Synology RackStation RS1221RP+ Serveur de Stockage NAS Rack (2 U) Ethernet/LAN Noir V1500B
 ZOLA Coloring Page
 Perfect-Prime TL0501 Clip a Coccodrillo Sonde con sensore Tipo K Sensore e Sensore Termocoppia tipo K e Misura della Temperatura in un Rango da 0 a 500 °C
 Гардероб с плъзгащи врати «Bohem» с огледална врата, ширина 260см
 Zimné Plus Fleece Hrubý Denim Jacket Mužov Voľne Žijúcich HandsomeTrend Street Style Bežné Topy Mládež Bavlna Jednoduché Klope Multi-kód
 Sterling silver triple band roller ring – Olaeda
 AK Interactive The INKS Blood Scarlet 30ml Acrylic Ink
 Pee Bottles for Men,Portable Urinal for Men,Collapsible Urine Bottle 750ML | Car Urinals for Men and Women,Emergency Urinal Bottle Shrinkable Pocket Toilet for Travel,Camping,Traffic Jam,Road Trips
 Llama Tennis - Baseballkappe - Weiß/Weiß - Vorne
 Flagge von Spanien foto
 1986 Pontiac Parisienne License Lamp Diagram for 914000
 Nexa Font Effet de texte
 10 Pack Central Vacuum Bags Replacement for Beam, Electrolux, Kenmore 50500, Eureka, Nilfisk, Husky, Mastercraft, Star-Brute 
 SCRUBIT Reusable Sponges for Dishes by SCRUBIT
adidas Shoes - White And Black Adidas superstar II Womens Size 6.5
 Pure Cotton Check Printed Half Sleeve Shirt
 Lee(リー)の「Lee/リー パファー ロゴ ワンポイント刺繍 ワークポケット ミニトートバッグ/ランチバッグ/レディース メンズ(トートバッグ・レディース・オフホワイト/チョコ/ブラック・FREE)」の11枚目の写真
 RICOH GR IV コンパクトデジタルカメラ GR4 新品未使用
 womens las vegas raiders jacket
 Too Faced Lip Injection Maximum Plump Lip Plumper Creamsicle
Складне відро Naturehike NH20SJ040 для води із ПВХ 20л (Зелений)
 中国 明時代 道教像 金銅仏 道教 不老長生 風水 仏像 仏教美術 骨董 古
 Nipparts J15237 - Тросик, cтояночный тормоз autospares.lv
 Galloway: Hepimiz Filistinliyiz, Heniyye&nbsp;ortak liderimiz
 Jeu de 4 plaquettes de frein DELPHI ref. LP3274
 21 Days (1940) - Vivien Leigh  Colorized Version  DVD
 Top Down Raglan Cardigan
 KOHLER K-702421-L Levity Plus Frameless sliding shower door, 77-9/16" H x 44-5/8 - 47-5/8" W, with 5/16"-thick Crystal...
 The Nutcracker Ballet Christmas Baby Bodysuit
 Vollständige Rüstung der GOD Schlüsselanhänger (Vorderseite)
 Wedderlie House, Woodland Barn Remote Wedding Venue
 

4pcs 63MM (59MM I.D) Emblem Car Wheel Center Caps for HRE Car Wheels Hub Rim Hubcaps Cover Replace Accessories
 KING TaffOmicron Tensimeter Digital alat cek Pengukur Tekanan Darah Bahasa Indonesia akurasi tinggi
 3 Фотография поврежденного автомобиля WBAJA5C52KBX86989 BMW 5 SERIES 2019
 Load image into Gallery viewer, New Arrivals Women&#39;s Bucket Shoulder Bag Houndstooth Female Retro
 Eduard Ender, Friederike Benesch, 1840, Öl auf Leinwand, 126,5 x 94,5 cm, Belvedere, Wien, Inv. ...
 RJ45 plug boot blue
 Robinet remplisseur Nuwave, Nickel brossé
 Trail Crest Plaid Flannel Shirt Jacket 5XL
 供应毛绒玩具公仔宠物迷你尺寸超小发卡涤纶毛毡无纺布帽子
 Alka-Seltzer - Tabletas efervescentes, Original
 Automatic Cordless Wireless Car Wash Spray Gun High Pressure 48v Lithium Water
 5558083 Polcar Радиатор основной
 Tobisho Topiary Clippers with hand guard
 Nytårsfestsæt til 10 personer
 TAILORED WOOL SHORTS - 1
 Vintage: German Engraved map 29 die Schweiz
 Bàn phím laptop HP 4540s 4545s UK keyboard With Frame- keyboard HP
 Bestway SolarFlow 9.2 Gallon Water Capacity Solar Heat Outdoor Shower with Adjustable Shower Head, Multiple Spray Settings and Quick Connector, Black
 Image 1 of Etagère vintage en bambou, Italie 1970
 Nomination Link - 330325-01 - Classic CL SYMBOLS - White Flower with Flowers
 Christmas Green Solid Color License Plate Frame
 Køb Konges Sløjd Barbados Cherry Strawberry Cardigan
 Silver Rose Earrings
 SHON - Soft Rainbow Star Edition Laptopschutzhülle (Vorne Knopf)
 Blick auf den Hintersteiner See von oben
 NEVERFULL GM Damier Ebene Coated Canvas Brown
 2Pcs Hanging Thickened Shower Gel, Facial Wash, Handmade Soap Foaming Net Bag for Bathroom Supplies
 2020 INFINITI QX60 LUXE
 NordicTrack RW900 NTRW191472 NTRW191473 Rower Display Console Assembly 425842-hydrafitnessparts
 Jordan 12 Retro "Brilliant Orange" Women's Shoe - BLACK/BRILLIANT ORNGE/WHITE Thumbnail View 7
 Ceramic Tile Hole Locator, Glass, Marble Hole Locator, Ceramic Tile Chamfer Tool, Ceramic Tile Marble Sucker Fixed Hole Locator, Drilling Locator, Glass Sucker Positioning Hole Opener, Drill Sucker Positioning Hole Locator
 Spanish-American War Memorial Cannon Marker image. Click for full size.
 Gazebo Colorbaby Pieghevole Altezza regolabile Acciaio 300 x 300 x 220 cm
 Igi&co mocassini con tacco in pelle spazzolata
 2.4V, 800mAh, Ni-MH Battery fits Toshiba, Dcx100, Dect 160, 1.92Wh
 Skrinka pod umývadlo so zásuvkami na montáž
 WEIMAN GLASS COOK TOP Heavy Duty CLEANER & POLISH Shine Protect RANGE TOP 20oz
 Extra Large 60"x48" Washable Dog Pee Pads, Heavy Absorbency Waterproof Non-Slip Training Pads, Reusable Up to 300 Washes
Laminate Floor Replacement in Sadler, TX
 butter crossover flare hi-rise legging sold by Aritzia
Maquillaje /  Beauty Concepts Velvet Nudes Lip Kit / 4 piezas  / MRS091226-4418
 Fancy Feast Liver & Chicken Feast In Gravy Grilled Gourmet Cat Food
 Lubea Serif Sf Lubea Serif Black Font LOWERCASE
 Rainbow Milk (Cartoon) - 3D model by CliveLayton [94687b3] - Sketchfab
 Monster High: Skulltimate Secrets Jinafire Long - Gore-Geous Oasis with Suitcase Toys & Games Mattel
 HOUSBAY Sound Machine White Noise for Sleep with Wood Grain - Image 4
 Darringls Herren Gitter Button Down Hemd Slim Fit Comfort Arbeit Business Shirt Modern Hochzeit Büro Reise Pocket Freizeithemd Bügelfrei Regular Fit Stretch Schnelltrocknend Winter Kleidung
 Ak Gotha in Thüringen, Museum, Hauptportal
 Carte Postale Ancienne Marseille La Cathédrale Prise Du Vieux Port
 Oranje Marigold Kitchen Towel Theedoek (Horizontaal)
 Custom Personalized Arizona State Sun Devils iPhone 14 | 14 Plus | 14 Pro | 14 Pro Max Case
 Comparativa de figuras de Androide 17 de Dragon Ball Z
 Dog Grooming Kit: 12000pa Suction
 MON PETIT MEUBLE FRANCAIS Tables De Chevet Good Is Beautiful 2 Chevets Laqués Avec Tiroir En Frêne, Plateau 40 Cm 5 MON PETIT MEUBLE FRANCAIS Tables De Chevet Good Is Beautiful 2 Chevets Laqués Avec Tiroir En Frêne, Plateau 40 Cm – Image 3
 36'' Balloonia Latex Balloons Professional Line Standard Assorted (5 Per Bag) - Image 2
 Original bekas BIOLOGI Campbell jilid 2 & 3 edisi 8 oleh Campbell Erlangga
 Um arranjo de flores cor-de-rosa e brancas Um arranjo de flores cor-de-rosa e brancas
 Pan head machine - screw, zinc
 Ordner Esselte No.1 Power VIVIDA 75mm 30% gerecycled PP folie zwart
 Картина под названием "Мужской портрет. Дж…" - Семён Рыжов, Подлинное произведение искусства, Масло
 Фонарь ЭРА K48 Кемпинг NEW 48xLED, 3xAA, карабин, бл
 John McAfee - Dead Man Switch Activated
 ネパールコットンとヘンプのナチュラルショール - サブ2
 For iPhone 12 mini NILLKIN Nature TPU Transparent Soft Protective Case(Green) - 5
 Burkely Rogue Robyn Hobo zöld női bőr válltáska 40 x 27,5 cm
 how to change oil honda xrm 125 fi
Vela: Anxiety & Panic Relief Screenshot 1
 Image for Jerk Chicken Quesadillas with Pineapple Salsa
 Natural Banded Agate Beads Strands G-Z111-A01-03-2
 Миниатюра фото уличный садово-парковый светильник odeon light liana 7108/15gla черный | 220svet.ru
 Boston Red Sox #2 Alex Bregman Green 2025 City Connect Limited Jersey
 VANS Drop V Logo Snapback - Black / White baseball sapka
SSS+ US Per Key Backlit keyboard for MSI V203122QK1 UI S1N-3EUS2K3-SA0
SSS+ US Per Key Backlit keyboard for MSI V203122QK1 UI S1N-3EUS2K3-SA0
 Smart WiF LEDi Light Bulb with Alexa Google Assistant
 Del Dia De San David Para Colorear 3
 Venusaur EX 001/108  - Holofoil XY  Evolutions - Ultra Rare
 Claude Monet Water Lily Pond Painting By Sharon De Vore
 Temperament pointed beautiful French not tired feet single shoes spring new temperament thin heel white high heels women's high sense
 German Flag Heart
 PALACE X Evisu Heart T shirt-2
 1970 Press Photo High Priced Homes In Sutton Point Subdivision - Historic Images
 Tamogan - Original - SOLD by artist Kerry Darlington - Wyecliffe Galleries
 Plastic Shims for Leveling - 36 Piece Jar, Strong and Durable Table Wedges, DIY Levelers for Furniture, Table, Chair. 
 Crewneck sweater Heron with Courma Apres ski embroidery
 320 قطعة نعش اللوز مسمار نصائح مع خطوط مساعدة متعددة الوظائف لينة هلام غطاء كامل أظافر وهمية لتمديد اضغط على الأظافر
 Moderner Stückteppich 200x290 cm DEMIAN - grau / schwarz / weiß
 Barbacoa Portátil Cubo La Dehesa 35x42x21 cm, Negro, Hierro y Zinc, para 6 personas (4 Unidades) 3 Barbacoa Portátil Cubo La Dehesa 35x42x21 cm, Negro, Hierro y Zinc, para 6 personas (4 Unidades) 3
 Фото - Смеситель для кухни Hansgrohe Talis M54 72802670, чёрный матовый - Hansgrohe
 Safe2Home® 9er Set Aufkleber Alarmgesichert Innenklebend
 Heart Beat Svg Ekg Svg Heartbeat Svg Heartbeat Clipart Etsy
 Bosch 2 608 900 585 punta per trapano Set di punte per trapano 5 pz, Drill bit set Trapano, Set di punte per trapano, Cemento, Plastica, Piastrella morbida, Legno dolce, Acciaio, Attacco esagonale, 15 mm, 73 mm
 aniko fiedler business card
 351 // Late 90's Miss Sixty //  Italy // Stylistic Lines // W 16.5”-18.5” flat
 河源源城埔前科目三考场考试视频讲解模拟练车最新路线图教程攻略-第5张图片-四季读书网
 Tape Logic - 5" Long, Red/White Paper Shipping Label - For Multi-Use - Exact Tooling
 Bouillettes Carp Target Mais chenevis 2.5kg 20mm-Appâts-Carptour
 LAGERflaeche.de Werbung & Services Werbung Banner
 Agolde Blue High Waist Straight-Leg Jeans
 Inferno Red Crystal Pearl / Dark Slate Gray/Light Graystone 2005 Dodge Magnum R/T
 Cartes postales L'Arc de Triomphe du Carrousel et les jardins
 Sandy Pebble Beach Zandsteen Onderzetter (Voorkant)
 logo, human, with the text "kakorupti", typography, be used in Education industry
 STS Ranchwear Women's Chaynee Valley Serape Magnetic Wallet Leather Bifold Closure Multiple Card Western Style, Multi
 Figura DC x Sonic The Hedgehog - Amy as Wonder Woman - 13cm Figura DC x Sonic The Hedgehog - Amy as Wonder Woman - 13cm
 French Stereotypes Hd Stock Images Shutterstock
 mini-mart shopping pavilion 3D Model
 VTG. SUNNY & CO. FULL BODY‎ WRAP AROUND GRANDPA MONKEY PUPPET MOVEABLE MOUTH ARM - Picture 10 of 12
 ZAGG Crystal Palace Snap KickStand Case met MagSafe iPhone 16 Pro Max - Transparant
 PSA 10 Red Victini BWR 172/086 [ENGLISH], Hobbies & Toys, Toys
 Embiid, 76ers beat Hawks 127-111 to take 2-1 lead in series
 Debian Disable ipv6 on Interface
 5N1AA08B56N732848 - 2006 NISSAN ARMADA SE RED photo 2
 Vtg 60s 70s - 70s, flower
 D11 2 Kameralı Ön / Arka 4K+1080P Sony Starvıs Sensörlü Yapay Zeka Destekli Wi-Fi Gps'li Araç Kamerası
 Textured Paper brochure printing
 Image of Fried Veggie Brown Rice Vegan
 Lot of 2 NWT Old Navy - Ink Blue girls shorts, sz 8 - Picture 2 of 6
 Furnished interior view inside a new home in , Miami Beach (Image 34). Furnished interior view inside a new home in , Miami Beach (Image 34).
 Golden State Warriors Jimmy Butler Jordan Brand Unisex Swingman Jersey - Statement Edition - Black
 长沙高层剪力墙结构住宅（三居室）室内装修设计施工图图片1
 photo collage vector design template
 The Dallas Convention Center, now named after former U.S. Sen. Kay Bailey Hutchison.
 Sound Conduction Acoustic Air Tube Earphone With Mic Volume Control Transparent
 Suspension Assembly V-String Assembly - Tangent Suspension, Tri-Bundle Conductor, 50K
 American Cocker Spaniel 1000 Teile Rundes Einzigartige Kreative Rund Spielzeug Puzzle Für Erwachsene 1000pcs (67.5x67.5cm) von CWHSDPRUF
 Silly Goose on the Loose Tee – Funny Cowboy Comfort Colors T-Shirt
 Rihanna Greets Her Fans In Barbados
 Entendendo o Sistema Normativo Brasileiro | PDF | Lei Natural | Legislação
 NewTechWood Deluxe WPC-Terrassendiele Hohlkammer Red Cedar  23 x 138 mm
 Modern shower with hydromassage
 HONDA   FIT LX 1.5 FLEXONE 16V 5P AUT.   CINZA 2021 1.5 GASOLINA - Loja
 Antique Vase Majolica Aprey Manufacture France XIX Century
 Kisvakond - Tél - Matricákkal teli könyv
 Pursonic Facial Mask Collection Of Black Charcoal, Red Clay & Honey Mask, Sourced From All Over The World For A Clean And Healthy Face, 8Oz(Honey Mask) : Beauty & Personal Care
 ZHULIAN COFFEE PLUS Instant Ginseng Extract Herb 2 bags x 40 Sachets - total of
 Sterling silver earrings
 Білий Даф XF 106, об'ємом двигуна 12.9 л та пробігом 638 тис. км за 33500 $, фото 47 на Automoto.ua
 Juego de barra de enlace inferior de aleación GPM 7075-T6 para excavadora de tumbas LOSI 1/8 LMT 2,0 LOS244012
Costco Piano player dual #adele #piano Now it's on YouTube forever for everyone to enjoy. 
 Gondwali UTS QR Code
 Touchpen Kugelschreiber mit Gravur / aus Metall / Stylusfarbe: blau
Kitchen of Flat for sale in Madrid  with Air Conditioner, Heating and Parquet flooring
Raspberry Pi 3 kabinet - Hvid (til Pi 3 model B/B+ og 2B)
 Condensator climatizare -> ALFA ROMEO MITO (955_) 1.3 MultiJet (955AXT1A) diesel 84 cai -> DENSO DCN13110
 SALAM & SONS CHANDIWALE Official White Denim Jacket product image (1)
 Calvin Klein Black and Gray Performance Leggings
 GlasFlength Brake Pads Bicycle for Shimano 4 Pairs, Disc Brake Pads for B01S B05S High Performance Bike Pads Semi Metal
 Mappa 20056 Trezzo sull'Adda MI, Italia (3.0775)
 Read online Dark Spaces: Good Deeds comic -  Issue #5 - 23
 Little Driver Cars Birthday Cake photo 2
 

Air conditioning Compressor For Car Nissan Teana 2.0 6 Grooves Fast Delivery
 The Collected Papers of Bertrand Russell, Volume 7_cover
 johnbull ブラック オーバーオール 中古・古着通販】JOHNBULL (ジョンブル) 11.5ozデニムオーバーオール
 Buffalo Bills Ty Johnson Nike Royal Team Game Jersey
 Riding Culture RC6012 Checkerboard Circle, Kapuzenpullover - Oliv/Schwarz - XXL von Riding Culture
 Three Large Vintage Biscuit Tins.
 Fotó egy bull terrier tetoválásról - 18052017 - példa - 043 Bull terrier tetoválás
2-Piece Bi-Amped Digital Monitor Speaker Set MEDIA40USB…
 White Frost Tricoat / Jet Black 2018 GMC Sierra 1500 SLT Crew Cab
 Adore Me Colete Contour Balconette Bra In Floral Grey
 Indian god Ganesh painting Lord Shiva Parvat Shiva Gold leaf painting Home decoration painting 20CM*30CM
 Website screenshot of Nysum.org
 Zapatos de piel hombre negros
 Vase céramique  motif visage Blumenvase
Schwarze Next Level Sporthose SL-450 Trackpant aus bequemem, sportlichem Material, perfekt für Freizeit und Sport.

• PROBLEM TO WORK ON
If a line in the entries contains the word "Brown", copy that line out.

• ANSWER FOR THIS EXERCISE
 NEVERFULL GM Damier Ebene Coated Canvas Brown
 Image of Fried Veggie Brown Rice Vegan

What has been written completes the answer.